Abstract
For the implementation of existing optimisation potentials in industry, commerce and district heating, it is important to expedite the reduction of waste energy and consequently of the primary energy demand as well as CO2 emissions and additionally to integrate renewable energy technologies. To reach these goals, complex optimisation principles are needed, due to the fact that heat and cold demand and availability vary in time and need to be aligned also including continuous as well as batch processes which can be found in all industry. For this reason heat and cold storages are indispensable and necessary for increasing the resource and energy efficiencies in complex energy systems.
It has been proven that the pinch analysis is a very suitable method for the design of an optimised overall energy system. This has been shown for renewable energy integration at total sites (Varbanov and Klemeš, 2010) and specifically for solar thermal integration (Brunner et al., 2008). Recently the approach has been applied for energy efficiency and renewable energy integration in breweries (Muster-Slawitsch et al., 2011). Several authors worked with algorithms including batch processes and storages in the pinch analysis but until now no software tools for the purpose of designing complex storage systems under practical considerations are available.
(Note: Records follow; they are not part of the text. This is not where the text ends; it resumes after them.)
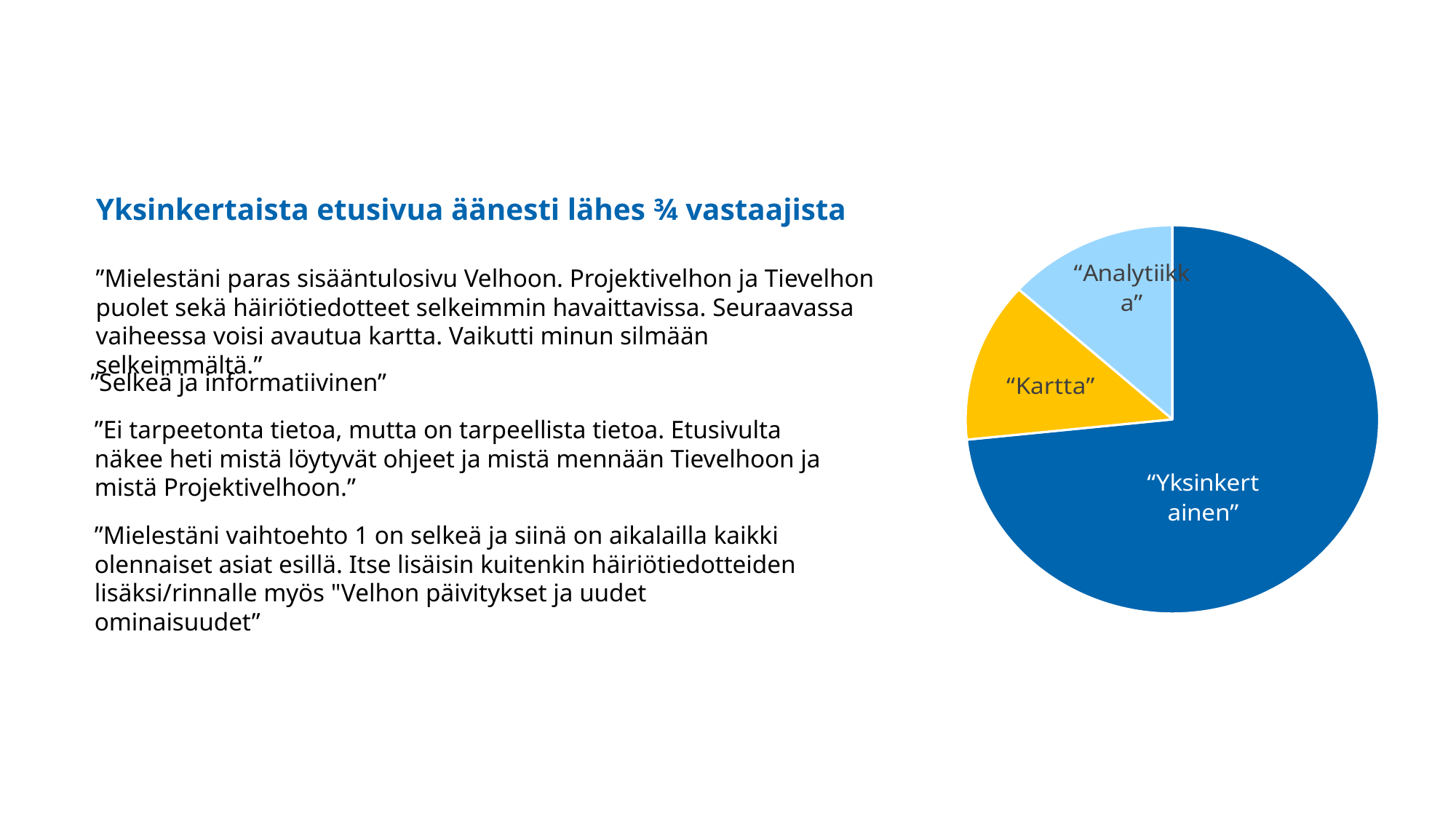
Which is larger in the pie chart, the "Analytiikka" slice or the "Yksinkertainen" slice? "Yksinkertainen" Which slice of the pie chart is coloured light blue? "Analytiikka" Which slice of the pie chart is the largest? "Yksinkertainen" How many slices does the pie chart have? 3 What kind of chart is shown on the slide? pie chart Which is larger in the pie chart, the "Yksinkertainen" slice or the "Kartta" slice? "Yksinkertainen" What colour is the "Kartta" slice in the pie chart? yellow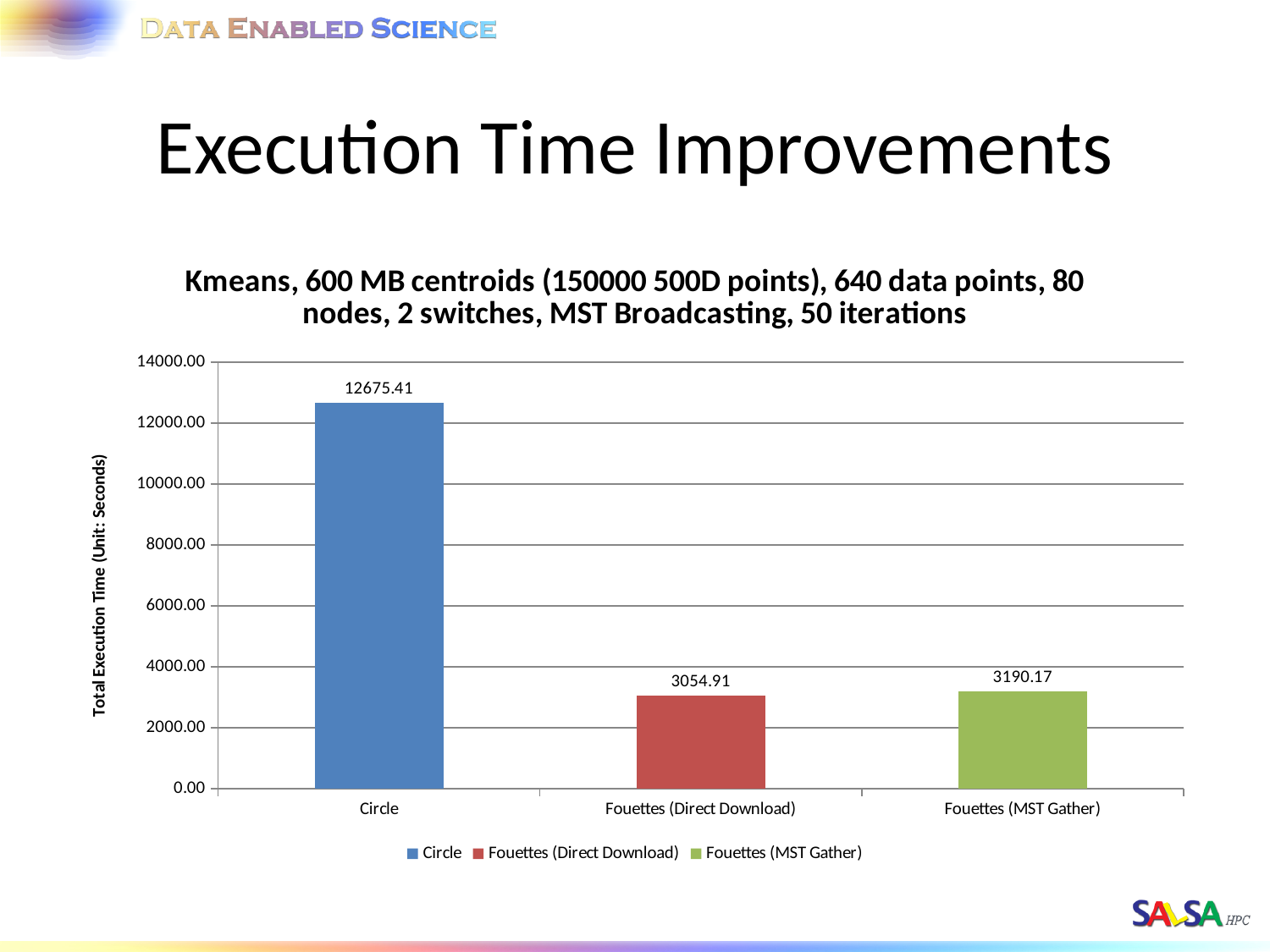
Is the value for Circle greater or less than 12000.00? greater What is the total execution time for Circle? 12675.41 What is the difference in execution time between Fouettes (MST Gather) and Fouettes (Direct Download)? 135.26 What kind of chart is shown on the slide? bar chart Which category has the lowest total execution time? Fouettes (Direct Download) What is the total execution time for Fouettes (MST Gather)? 3190.17 How many categories are shown on the x axis? 3 Which category has the highest total execution time? Circle Which has a larger execution time, Fouettes (Direct Download) or Fouettes (MST Gather)? Fouettes (MST Gather) What is the total execution time for Fouettes (Direct Download)? 3054.91 What is the difference in execution time between Circle and Fouettes (Direct Download)? 9620.50 What is the label of the y axis? Total Execution Time (Unit: Seconds)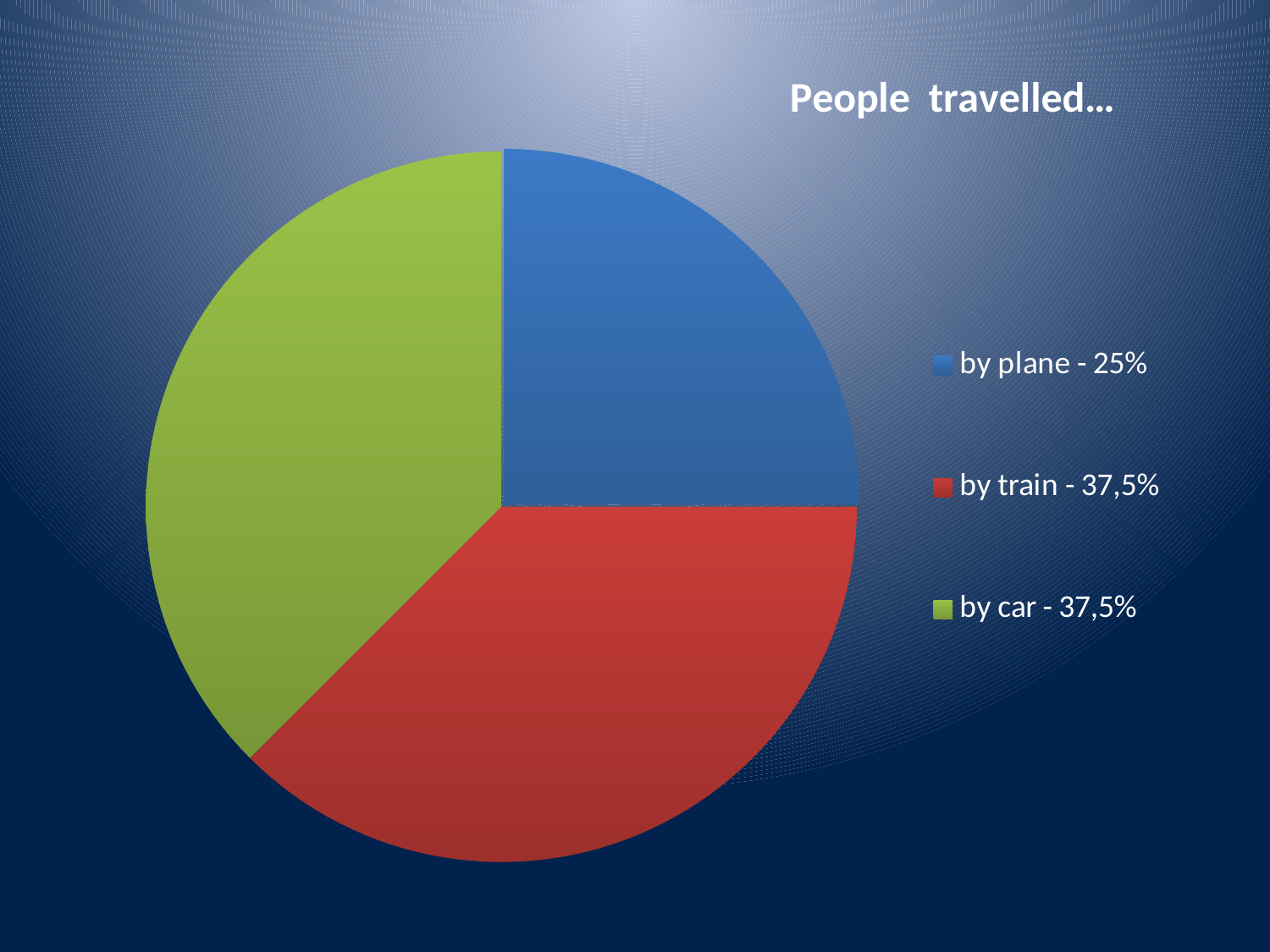
What is the title of the chart? People travelled... What share of people travelled by plane? 25% Which category has the smallest share of the pie? by plane Which colour represents the by plane slice? blue How many categories does the pie chart show? 3 What kind of chart is shown on the slide? pie chart Which is larger, the share for by train or the share for by plane? by train Is the share for by plane greater or less than 30%? less Is the share for by car greater or less than 30%? greater What share of people travelled by train? 37,5% What share of people travelled by car? 37,5% What is the difference between the share for by train and the share for by plane? 12,5%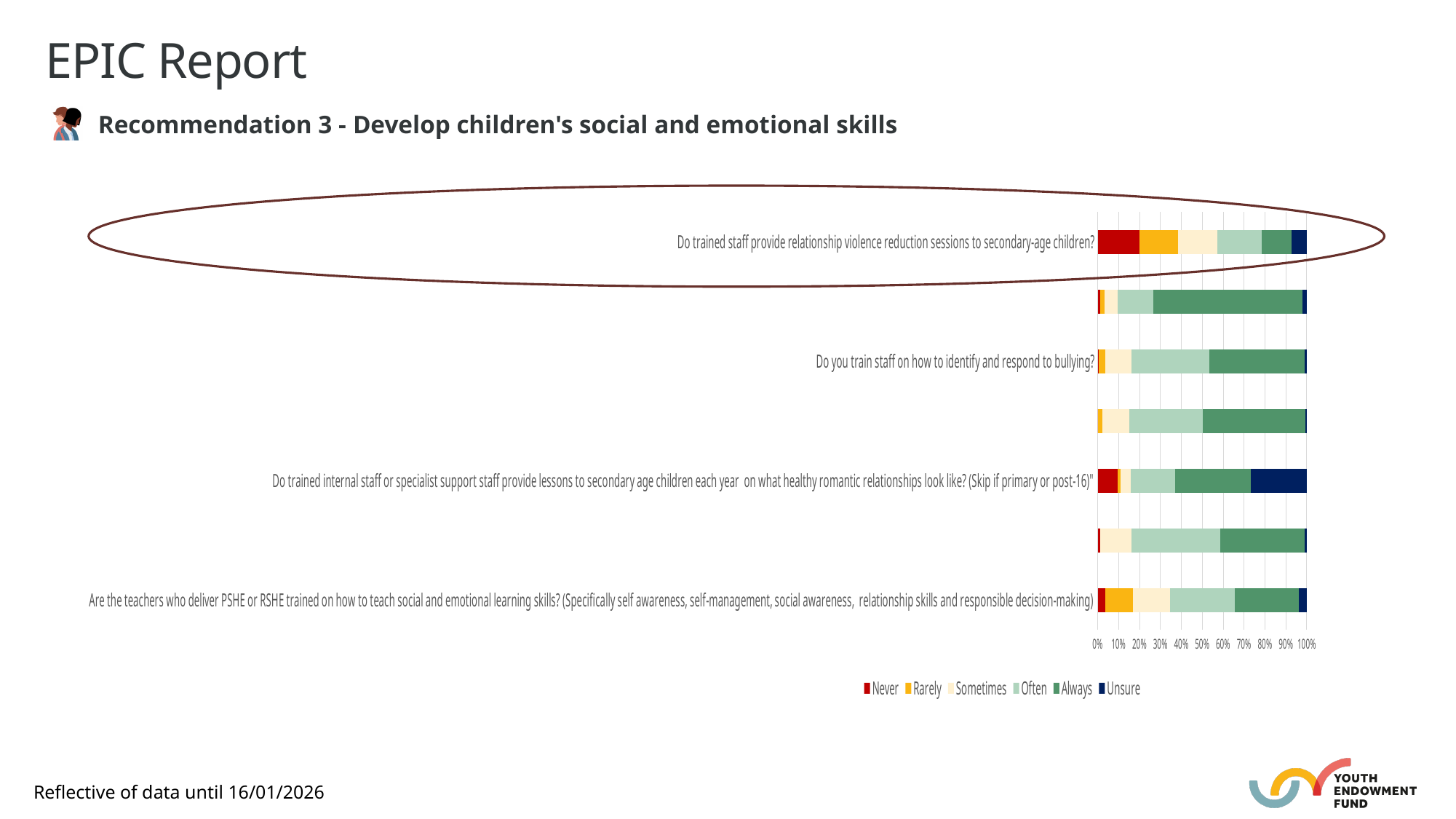
Is the Always segment for the question about teachers who deliver PSHE or RSHE being trained on social and emotional learning skills greater or less than 20%? greater What kind of chart is shown on the slide? Stacked bar chart Is the Unsure segment for the question about lessons on what healthy romantic relationships look like greater or less than 10%? greater Which question has the largest Unsure segment? Do trained internal staff or specialist support staff provide lessons to secondary age children each year on what healthy romantic relationships look like? (Skip if primary or post-16) Is the Never segment for 'Do trained staff provide relationship violence reduction sessions to secondary-age children?' greater or less than 10%? greater What are the entries in the chart legend? Never, Rarely, Sometimes, Often, Always, Unsure How many bars are plotted in the chart? 7 Which question has the largest Never segment? Do trained staff provide relationship violence reduction sessions to secondary-age children? How many series does the chart legend list? 6 Which has the larger Always segment: the bullying training question or the relationship violence reduction sessions question? Do you train staff on how to identify and respond to bullying?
To close this gap, the tool SOCO (Storage Optimisation Concepts) has been developed that is able to plan and design complex storage systems on the basis of real life process data coming from the industries, commerce and district heating businesses (Fluch et al., 2012). The application enhances possibilities of demand reduction (heat integration), increases the measures on energy efficiency and boosts the implementation of economically and technically reasonable renewable energy technologies (focus on solar process heat). Included in SOCO is a Pinch Analysis on the basis of real life data with varying heat load profiles and the possibility to create heat exchanger networks. Based on the illustration of the residual load profile with its different temperature levels the best possible way of integrating renewable energy technology can be shown. Furthermore, one of its main topics is the design of storage systems with regards on the heat exchanger network, previously calculated within the pinch analysis, and with regards on the possibility to implement renewable energies. Therefore, the storage itself is simulated using a node model adapted for storages with a fixed level and a varying level. Based on these simulations SOCO optimises the amount, style, dimension and design of the storage systems as type of storage, insulation, connections, charging and discharging of the storages.
Within the project data of 10 storage systems have been evaluated and out of these three detailed case studies have been performed (two integrated in a production process, one storage system of a district heating network). It can be stated that based on the evaluation of the status quo significant optimisation can be reached by an optimised combination of processes with heating and cooling demand, an optimised storage management including the control systems and the charging and discharging strategies and an optimised design of the storage itself. The thereby achievable increase of efficiency of the storage and respectively the increase of the total energy efficiency in the production process is up to 20 %.
It can be stated that the developed SOCO tool is a very useful software and methodology for the optimisation of energy efficiency in industry, commerce and district heating. The user is able to design the status quo and based on real data the developed algorithms for heat integration including the storage system and management suggest an optimised solution with the target of energy efficiency and integration of renewable energy sources.